IBM offers first high-k metal gate details
By Ed Sperling, Editor in Chief -- Electronic News, 6/14/2007
IBM opened its kimono for 45-nm technology today, detailing for the first time the high-k/metal gate technology it will be using to improve insulation and boost performance starting next year.
The paper, entitled “High-Performance High-k/Metal Gates for 45nm CMOS and Beyond with Gate-First Processing,” is part of IBM’s future road map that will be integrated with Air Gap insulation around wires at future generations. It is being introduced at the 2007 Symposium on VLSI Technology in Kyoto, Japan.
Kirklen Henson, manager of IBM’s 45-nm High-k/Metal Device Group, said the big advantage of high-k is that it dramatically cuts current leakage and adds a 20 percent performance improvement.

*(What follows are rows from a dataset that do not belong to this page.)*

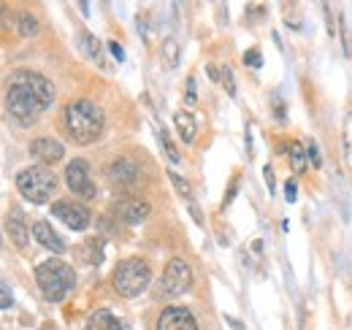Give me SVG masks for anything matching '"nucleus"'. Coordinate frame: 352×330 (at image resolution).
Returning <instances> with one entry per match:
<instances>
[{
	"instance_id": "obj_28",
	"label": "nucleus",
	"mask_w": 352,
	"mask_h": 330,
	"mask_svg": "<svg viewBox=\"0 0 352 330\" xmlns=\"http://www.w3.org/2000/svg\"><path fill=\"white\" fill-rule=\"evenodd\" d=\"M285 198H287V204H296V198H298V184H296V179H290V182L285 184Z\"/></svg>"
},
{
	"instance_id": "obj_29",
	"label": "nucleus",
	"mask_w": 352,
	"mask_h": 330,
	"mask_svg": "<svg viewBox=\"0 0 352 330\" xmlns=\"http://www.w3.org/2000/svg\"><path fill=\"white\" fill-rule=\"evenodd\" d=\"M11 303H14L11 289H8V285H3V282H0V309H8Z\"/></svg>"
},
{
	"instance_id": "obj_6",
	"label": "nucleus",
	"mask_w": 352,
	"mask_h": 330,
	"mask_svg": "<svg viewBox=\"0 0 352 330\" xmlns=\"http://www.w3.org/2000/svg\"><path fill=\"white\" fill-rule=\"evenodd\" d=\"M190 285H192V271H190V265H187L184 260L174 257V260L166 265V274H163V279H160V292H163L166 298H176V295L187 292Z\"/></svg>"
},
{
	"instance_id": "obj_32",
	"label": "nucleus",
	"mask_w": 352,
	"mask_h": 330,
	"mask_svg": "<svg viewBox=\"0 0 352 330\" xmlns=\"http://www.w3.org/2000/svg\"><path fill=\"white\" fill-rule=\"evenodd\" d=\"M263 176H265V182H268V192L274 195V187H276V179H274V168H271V165H265V168H263Z\"/></svg>"
},
{
	"instance_id": "obj_17",
	"label": "nucleus",
	"mask_w": 352,
	"mask_h": 330,
	"mask_svg": "<svg viewBox=\"0 0 352 330\" xmlns=\"http://www.w3.org/2000/svg\"><path fill=\"white\" fill-rule=\"evenodd\" d=\"M290 165H293V170H296V173L307 170V165H309L307 146H304V144H298V141H293V144H290Z\"/></svg>"
},
{
	"instance_id": "obj_26",
	"label": "nucleus",
	"mask_w": 352,
	"mask_h": 330,
	"mask_svg": "<svg viewBox=\"0 0 352 330\" xmlns=\"http://www.w3.org/2000/svg\"><path fill=\"white\" fill-rule=\"evenodd\" d=\"M244 65H250V68H261V65H263L261 49H250V52L244 54Z\"/></svg>"
},
{
	"instance_id": "obj_20",
	"label": "nucleus",
	"mask_w": 352,
	"mask_h": 330,
	"mask_svg": "<svg viewBox=\"0 0 352 330\" xmlns=\"http://www.w3.org/2000/svg\"><path fill=\"white\" fill-rule=\"evenodd\" d=\"M100 249H103V244L92 239V241H87V244H85V252H87V254H82V257H85L87 263H92V265H98V263L103 260V252H100Z\"/></svg>"
},
{
	"instance_id": "obj_8",
	"label": "nucleus",
	"mask_w": 352,
	"mask_h": 330,
	"mask_svg": "<svg viewBox=\"0 0 352 330\" xmlns=\"http://www.w3.org/2000/svg\"><path fill=\"white\" fill-rule=\"evenodd\" d=\"M157 330H198V322L190 309L168 306V309H163V314L157 320Z\"/></svg>"
},
{
	"instance_id": "obj_23",
	"label": "nucleus",
	"mask_w": 352,
	"mask_h": 330,
	"mask_svg": "<svg viewBox=\"0 0 352 330\" xmlns=\"http://www.w3.org/2000/svg\"><path fill=\"white\" fill-rule=\"evenodd\" d=\"M160 141H163V149H166L168 160H171V163H179V152H176L174 141L168 138V133H166V130H160Z\"/></svg>"
},
{
	"instance_id": "obj_25",
	"label": "nucleus",
	"mask_w": 352,
	"mask_h": 330,
	"mask_svg": "<svg viewBox=\"0 0 352 330\" xmlns=\"http://www.w3.org/2000/svg\"><path fill=\"white\" fill-rule=\"evenodd\" d=\"M307 157L311 168H320L322 165V155H320V149H317V141H309L307 144Z\"/></svg>"
},
{
	"instance_id": "obj_12",
	"label": "nucleus",
	"mask_w": 352,
	"mask_h": 330,
	"mask_svg": "<svg viewBox=\"0 0 352 330\" xmlns=\"http://www.w3.org/2000/svg\"><path fill=\"white\" fill-rule=\"evenodd\" d=\"M33 236H36V241L46 247L49 252H54V254H60V252H65V241L52 230V225L44 222V219H38L36 225H33Z\"/></svg>"
},
{
	"instance_id": "obj_15",
	"label": "nucleus",
	"mask_w": 352,
	"mask_h": 330,
	"mask_svg": "<svg viewBox=\"0 0 352 330\" xmlns=\"http://www.w3.org/2000/svg\"><path fill=\"white\" fill-rule=\"evenodd\" d=\"M85 330H122V325L111 311H95L87 320Z\"/></svg>"
},
{
	"instance_id": "obj_1",
	"label": "nucleus",
	"mask_w": 352,
	"mask_h": 330,
	"mask_svg": "<svg viewBox=\"0 0 352 330\" xmlns=\"http://www.w3.org/2000/svg\"><path fill=\"white\" fill-rule=\"evenodd\" d=\"M52 100H54V89L49 79H44L41 74H30V71L16 74L6 95L8 114L22 124H30L38 114H44L52 106Z\"/></svg>"
},
{
	"instance_id": "obj_9",
	"label": "nucleus",
	"mask_w": 352,
	"mask_h": 330,
	"mask_svg": "<svg viewBox=\"0 0 352 330\" xmlns=\"http://www.w3.org/2000/svg\"><path fill=\"white\" fill-rule=\"evenodd\" d=\"M52 214L57 219H63L71 230H85L89 225V211L82 204H68V201H57L52 206Z\"/></svg>"
},
{
	"instance_id": "obj_27",
	"label": "nucleus",
	"mask_w": 352,
	"mask_h": 330,
	"mask_svg": "<svg viewBox=\"0 0 352 330\" xmlns=\"http://www.w3.org/2000/svg\"><path fill=\"white\" fill-rule=\"evenodd\" d=\"M339 30H342V43H344V54L350 57L352 54V46H350V36H347V25H344V16L339 14Z\"/></svg>"
},
{
	"instance_id": "obj_31",
	"label": "nucleus",
	"mask_w": 352,
	"mask_h": 330,
	"mask_svg": "<svg viewBox=\"0 0 352 330\" xmlns=\"http://www.w3.org/2000/svg\"><path fill=\"white\" fill-rule=\"evenodd\" d=\"M222 82H225V89H228V95H236V82H233V74H230V68H225V71H222Z\"/></svg>"
},
{
	"instance_id": "obj_16",
	"label": "nucleus",
	"mask_w": 352,
	"mask_h": 330,
	"mask_svg": "<svg viewBox=\"0 0 352 330\" xmlns=\"http://www.w3.org/2000/svg\"><path fill=\"white\" fill-rule=\"evenodd\" d=\"M174 124H176V130H179V135H182L184 144H190V141L195 138V117H192V114H187V111H176Z\"/></svg>"
},
{
	"instance_id": "obj_18",
	"label": "nucleus",
	"mask_w": 352,
	"mask_h": 330,
	"mask_svg": "<svg viewBox=\"0 0 352 330\" xmlns=\"http://www.w3.org/2000/svg\"><path fill=\"white\" fill-rule=\"evenodd\" d=\"M19 33H22L25 38L38 36V22H36V16H33V14H28V11H22V14H19Z\"/></svg>"
},
{
	"instance_id": "obj_24",
	"label": "nucleus",
	"mask_w": 352,
	"mask_h": 330,
	"mask_svg": "<svg viewBox=\"0 0 352 330\" xmlns=\"http://www.w3.org/2000/svg\"><path fill=\"white\" fill-rule=\"evenodd\" d=\"M168 179L174 182L176 192H179L182 198H190V184H187V182H184V179H182L179 173H174V170H171V173H168Z\"/></svg>"
},
{
	"instance_id": "obj_33",
	"label": "nucleus",
	"mask_w": 352,
	"mask_h": 330,
	"mask_svg": "<svg viewBox=\"0 0 352 330\" xmlns=\"http://www.w3.org/2000/svg\"><path fill=\"white\" fill-rule=\"evenodd\" d=\"M109 49H111V54H114V60H117V63H122V60H125V49H122L117 41L109 43Z\"/></svg>"
},
{
	"instance_id": "obj_11",
	"label": "nucleus",
	"mask_w": 352,
	"mask_h": 330,
	"mask_svg": "<svg viewBox=\"0 0 352 330\" xmlns=\"http://www.w3.org/2000/svg\"><path fill=\"white\" fill-rule=\"evenodd\" d=\"M30 152H33V155L46 165L60 163V160L65 157L63 144H60V141H54V138H36V141H33V146H30Z\"/></svg>"
},
{
	"instance_id": "obj_10",
	"label": "nucleus",
	"mask_w": 352,
	"mask_h": 330,
	"mask_svg": "<svg viewBox=\"0 0 352 330\" xmlns=\"http://www.w3.org/2000/svg\"><path fill=\"white\" fill-rule=\"evenodd\" d=\"M6 230H8V239L14 241L16 249H28L30 244V230H28V222H25V214L22 208H11L8 217H6Z\"/></svg>"
},
{
	"instance_id": "obj_5",
	"label": "nucleus",
	"mask_w": 352,
	"mask_h": 330,
	"mask_svg": "<svg viewBox=\"0 0 352 330\" xmlns=\"http://www.w3.org/2000/svg\"><path fill=\"white\" fill-rule=\"evenodd\" d=\"M149 279H152V271H149V265L141 257L122 260L117 265V271H114V287H117L120 295H125V298L141 295L146 289V285H149Z\"/></svg>"
},
{
	"instance_id": "obj_35",
	"label": "nucleus",
	"mask_w": 352,
	"mask_h": 330,
	"mask_svg": "<svg viewBox=\"0 0 352 330\" xmlns=\"http://www.w3.org/2000/svg\"><path fill=\"white\" fill-rule=\"evenodd\" d=\"M0 244H3V239H0Z\"/></svg>"
},
{
	"instance_id": "obj_21",
	"label": "nucleus",
	"mask_w": 352,
	"mask_h": 330,
	"mask_svg": "<svg viewBox=\"0 0 352 330\" xmlns=\"http://www.w3.org/2000/svg\"><path fill=\"white\" fill-rule=\"evenodd\" d=\"M342 138H344V157H347V165L352 168V114H347V120H344Z\"/></svg>"
},
{
	"instance_id": "obj_4",
	"label": "nucleus",
	"mask_w": 352,
	"mask_h": 330,
	"mask_svg": "<svg viewBox=\"0 0 352 330\" xmlns=\"http://www.w3.org/2000/svg\"><path fill=\"white\" fill-rule=\"evenodd\" d=\"M16 187H19V195L25 201L41 206V204H46L54 195L57 179H54V173L46 165H33V168H28V170H22L16 176Z\"/></svg>"
},
{
	"instance_id": "obj_14",
	"label": "nucleus",
	"mask_w": 352,
	"mask_h": 330,
	"mask_svg": "<svg viewBox=\"0 0 352 330\" xmlns=\"http://www.w3.org/2000/svg\"><path fill=\"white\" fill-rule=\"evenodd\" d=\"M135 176H138V168L131 160H114V163L109 165V179L114 184H120V187H131L133 182H135Z\"/></svg>"
},
{
	"instance_id": "obj_34",
	"label": "nucleus",
	"mask_w": 352,
	"mask_h": 330,
	"mask_svg": "<svg viewBox=\"0 0 352 330\" xmlns=\"http://www.w3.org/2000/svg\"><path fill=\"white\" fill-rule=\"evenodd\" d=\"M206 71H209V76H212V82H220V71H217L214 65H209Z\"/></svg>"
},
{
	"instance_id": "obj_2",
	"label": "nucleus",
	"mask_w": 352,
	"mask_h": 330,
	"mask_svg": "<svg viewBox=\"0 0 352 330\" xmlns=\"http://www.w3.org/2000/svg\"><path fill=\"white\" fill-rule=\"evenodd\" d=\"M106 127L103 109L87 98H79L65 106V130L76 144H92Z\"/></svg>"
},
{
	"instance_id": "obj_7",
	"label": "nucleus",
	"mask_w": 352,
	"mask_h": 330,
	"mask_svg": "<svg viewBox=\"0 0 352 330\" xmlns=\"http://www.w3.org/2000/svg\"><path fill=\"white\" fill-rule=\"evenodd\" d=\"M65 182H68V190L74 195H79L82 201L95 198V184L89 179V165L87 160H74V163L65 168Z\"/></svg>"
},
{
	"instance_id": "obj_19",
	"label": "nucleus",
	"mask_w": 352,
	"mask_h": 330,
	"mask_svg": "<svg viewBox=\"0 0 352 330\" xmlns=\"http://www.w3.org/2000/svg\"><path fill=\"white\" fill-rule=\"evenodd\" d=\"M79 41H82V49L87 52V57L100 60V43H98V38H95L92 33H82V36H79Z\"/></svg>"
},
{
	"instance_id": "obj_3",
	"label": "nucleus",
	"mask_w": 352,
	"mask_h": 330,
	"mask_svg": "<svg viewBox=\"0 0 352 330\" xmlns=\"http://www.w3.org/2000/svg\"><path fill=\"white\" fill-rule=\"evenodd\" d=\"M36 282H38L41 292L46 295V300L60 303L76 285V274H74V268L68 263H63L57 257H49L36 268Z\"/></svg>"
},
{
	"instance_id": "obj_13",
	"label": "nucleus",
	"mask_w": 352,
	"mask_h": 330,
	"mask_svg": "<svg viewBox=\"0 0 352 330\" xmlns=\"http://www.w3.org/2000/svg\"><path fill=\"white\" fill-rule=\"evenodd\" d=\"M114 214H117L120 219H125V222H141V219H146V214H149V204H146V201L128 198V201H120V204L114 206Z\"/></svg>"
},
{
	"instance_id": "obj_22",
	"label": "nucleus",
	"mask_w": 352,
	"mask_h": 330,
	"mask_svg": "<svg viewBox=\"0 0 352 330\" xmlns=\"http://www.w3.org/2000/svg\"><path fill=\"white\" fill-rule=\"evenodd\" d=\"M163 57H166L168 68H176V63H179V43L174 38H168V41L163 43Z\"/></svg>"
},
{
	"instance_id": "obj_30",
	"label": "nucleus",
	"mask_w": 352,
	"mask_h": 330,
	"mask_svg": "<svg viewBox=\"0 0 352 330\" xmlns=\"http://www.w3.org/2000/svg\"><path fill=\"white\" fill-rule=\"evenodd\" d=\"M184 100H187V106H195V103H198V98H195V79H187V92H184Z\"/></svg>"
}]
</instances>
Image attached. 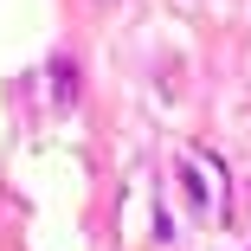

The performance, he said, comes from a boost in current at the smaller geometry.
IBM has said that classical scaling ended at 90-nm, but the high-k/metal gate technology restores at least some of that scaling. Henson noted that high-k/metal gates had been on the IBM road map, along with strain engineering and copper interconnects. He said Air Gap technology is the next step, which will appear at 32-nm, and that it will be complementary with the high-k insulation. Other new technology will begin appearing at 22-nm.
The paper lists authors from IBM, as well as Sony and Toshiba—two of IBM’s development partners for the 8-core cell processor used in the Sony Playstation 3—and AMD.
Gary Patton, VP of technology development at IBM’s Semiconductor Research and Development Center, said the high-k technology will appear in Power processors starting next year, with the rollout to follow at a later date in the Common Platform shared by IBM, Samsung, Chartered Semiconductor, Infineon and Freescale.